### PAGE EXCERPT
- Opening Delimiter -

On Thu, 14 Jan 1999, Ben Hyde wrote:

> TerminateThread is this operation on NT.  The manual does warn that it
> is a dangerous (duh).  It reports you have to do the cleanups your self.
> including those for code you didn't write (i.e. DLLs including kernal32).

i.e. not worth considering :)

> >If you look at how we currently use timeouts, we use them to get back from
> >network/pipe reads and writes.  That's pretty easy to implement via select
> >under unix (and I know it can be done under NT, I just don't know the
> >mechanism -- NSPR implements it).  The NSPR port adds a timeout parameter
> >to BUFF, and all reads or writes on that BUFF respect the timeout.
> Yes all I/O operations should time out.  Presumably when BUFF get that
> a timeout it marks the BUFF as dead in some sense?

It calls the previously unused error handler for the BUFF, which gives the
user a chance to do something special.  I forget exactly what I did. 

> The timeout I'm concerned about is the one were a module callback goes 
> out to lunch because they will.  The lack of designing for this case
> in NT programs seems to me to explain a lot about why they are forever
> going out to lunches from which they never to return.

Yeah but there's no portable solution to this problem that I'm aware of. 

Even on unix in single threaded apache we can't solve this problem.  We
can't take a SIGALRM in third-party code, because it's frequently not
ready to see EINTR or anything else like that.  It's certainly not ready
for a longjmp().  Even though we do this, we just get lucky because we
only lose one process when it messes up.

If a site has such a braindead module then they can build their apache
without threads (unless they happen to be so unfortunate as to be using
NT).  I've always been advocating that we continue to support the
multiprocess model. 

> I'm shopping for a consensus that we do or don't EVER destroy threads,
> either outcome leads to consequences.

We don't, we can't do it if we want to remain portable. 

I'd like to be corrected if I'm wrong though.

- Closing Delimiter -

### YOUR ASSIGNMENT
Print the part of the mailing-list reply on thread timeouts from "Even on unix" to "it messes up." word for word.

### DATASET ENTRIES
- Opening Delimiter -

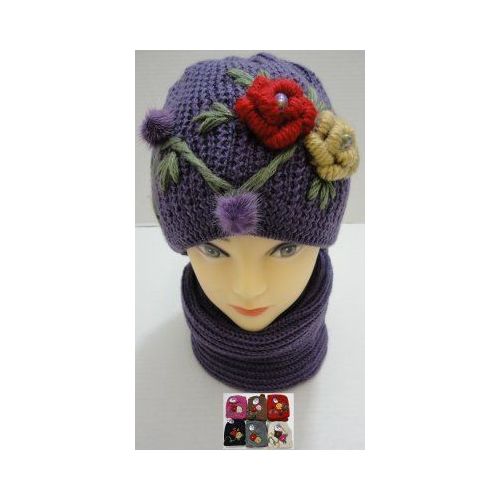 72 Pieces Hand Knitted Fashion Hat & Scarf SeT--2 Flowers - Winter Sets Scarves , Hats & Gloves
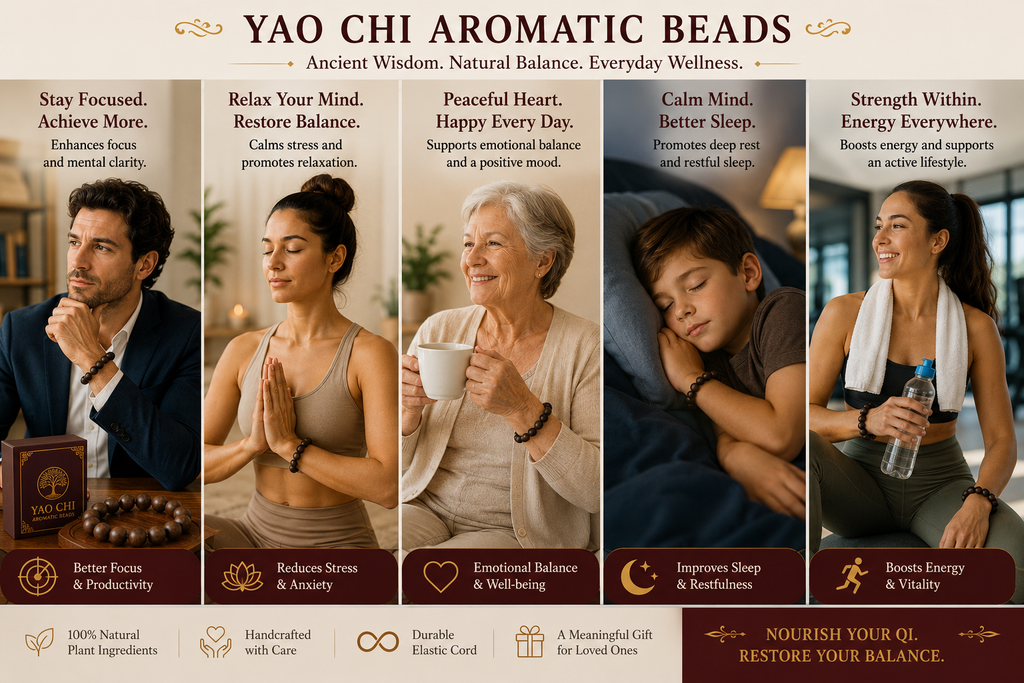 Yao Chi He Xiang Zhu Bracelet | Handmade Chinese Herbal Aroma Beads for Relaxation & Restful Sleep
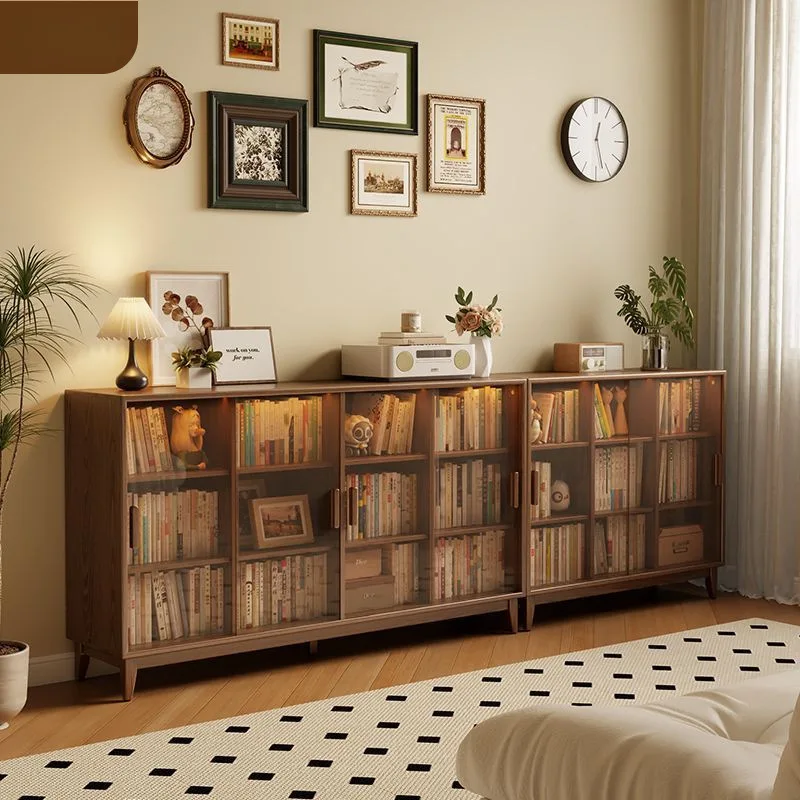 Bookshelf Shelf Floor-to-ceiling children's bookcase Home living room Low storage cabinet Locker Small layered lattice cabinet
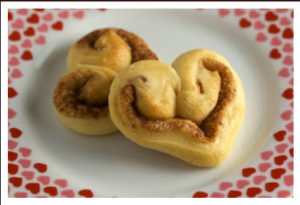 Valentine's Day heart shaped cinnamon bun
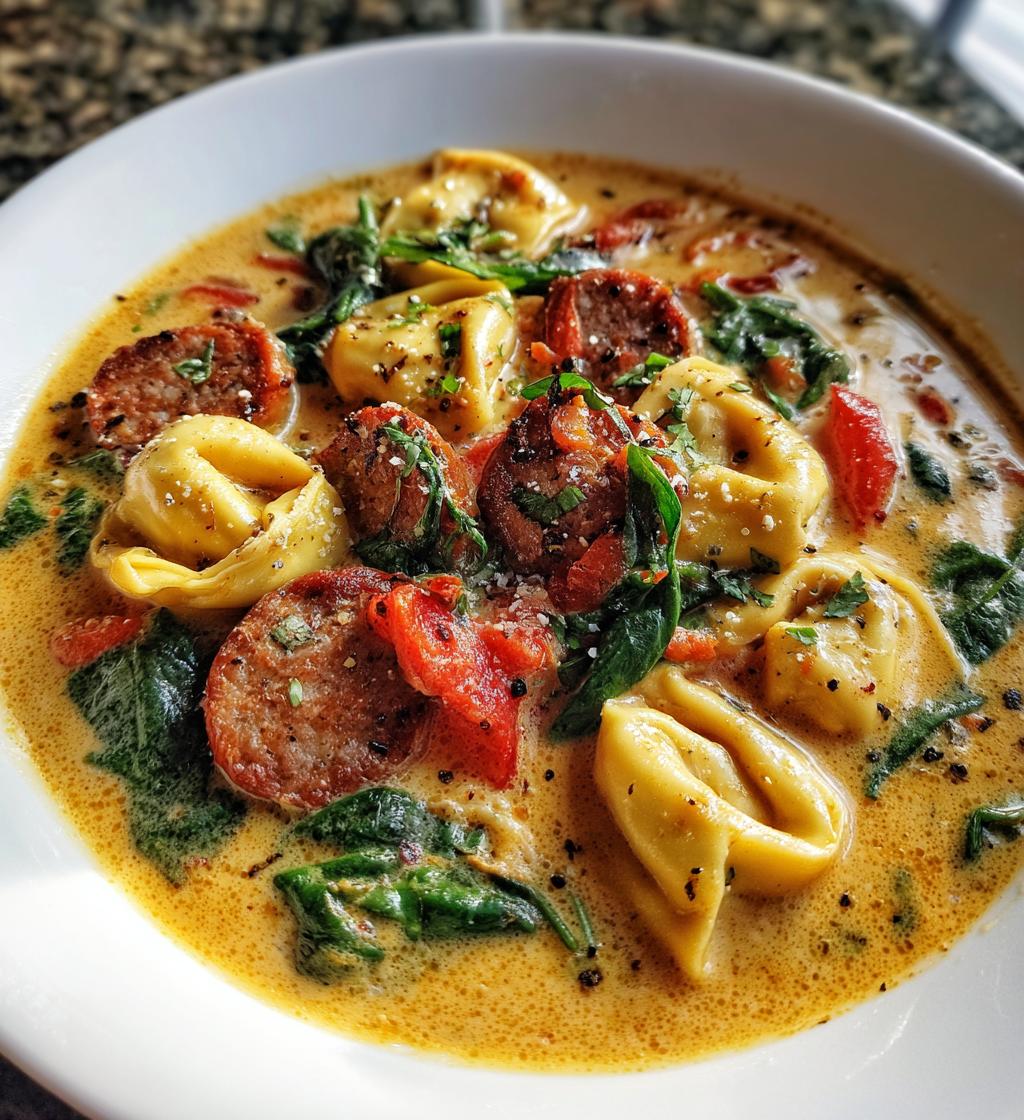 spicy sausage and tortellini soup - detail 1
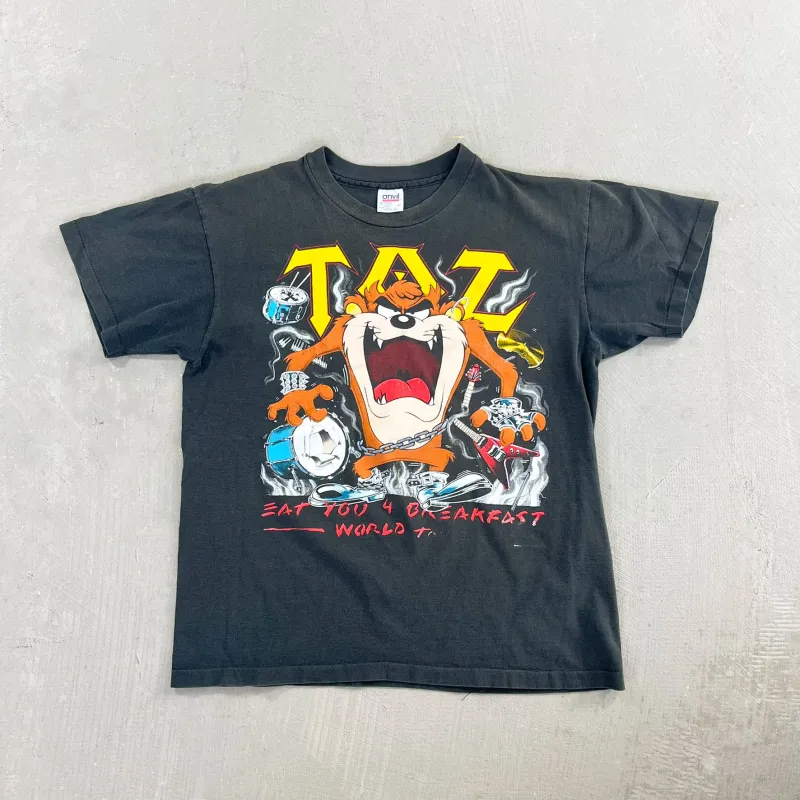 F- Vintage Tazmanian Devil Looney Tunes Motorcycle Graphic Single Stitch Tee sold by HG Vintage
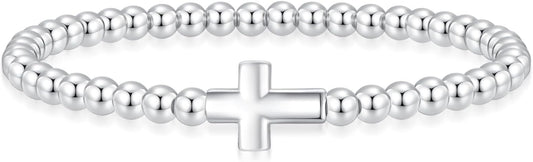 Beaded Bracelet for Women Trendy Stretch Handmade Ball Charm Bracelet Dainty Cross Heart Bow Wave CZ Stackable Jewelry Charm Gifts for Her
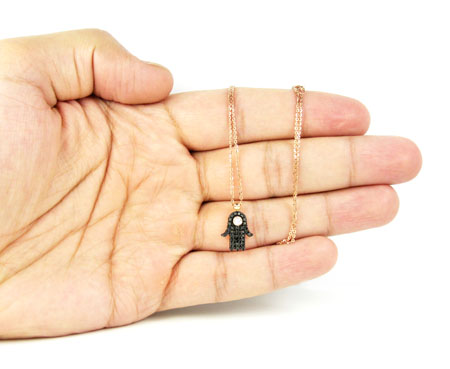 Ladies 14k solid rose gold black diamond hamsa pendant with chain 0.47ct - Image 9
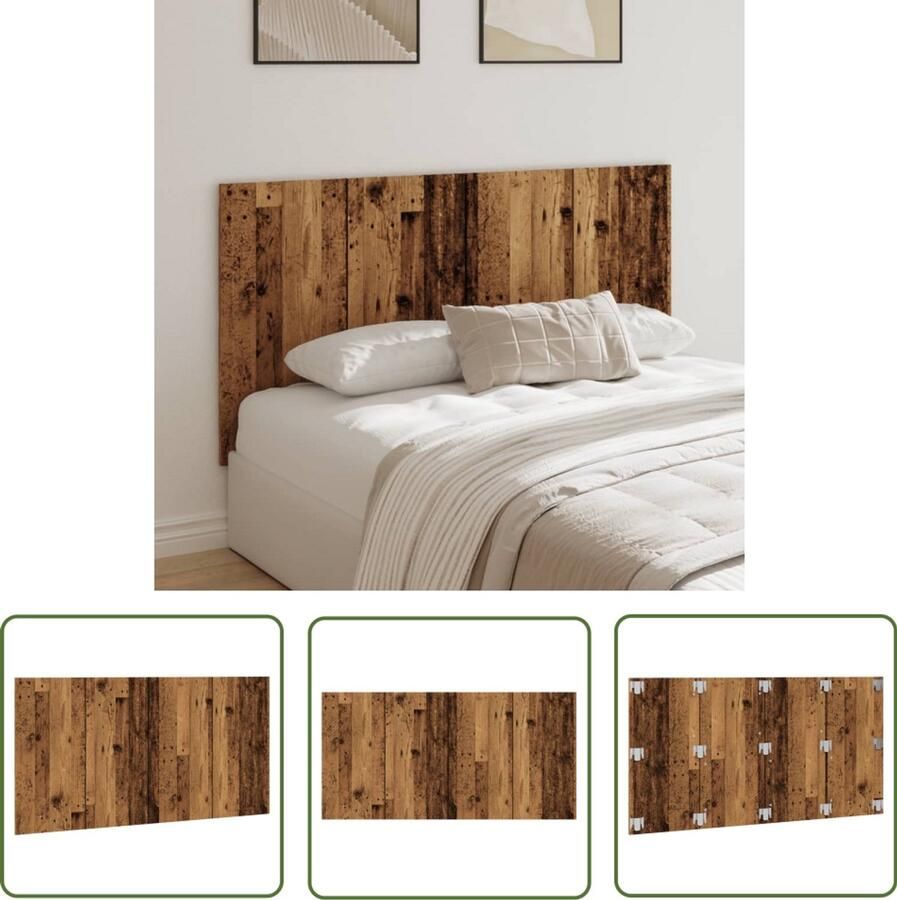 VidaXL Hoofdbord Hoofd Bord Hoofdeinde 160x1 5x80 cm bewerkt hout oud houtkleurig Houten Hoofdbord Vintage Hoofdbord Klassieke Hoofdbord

- Closing Delimiter -

### RESULT
Even on unix in single threaded apache we can't solve this problem.  We
can't take a SIGALRM in third-party code, because it's frequently not
ready to see EINTR or anything else like that.  It's certainly not ready
for a longjmp().  Even though we do this, we just get lucky because we
only lose one process when it messes up.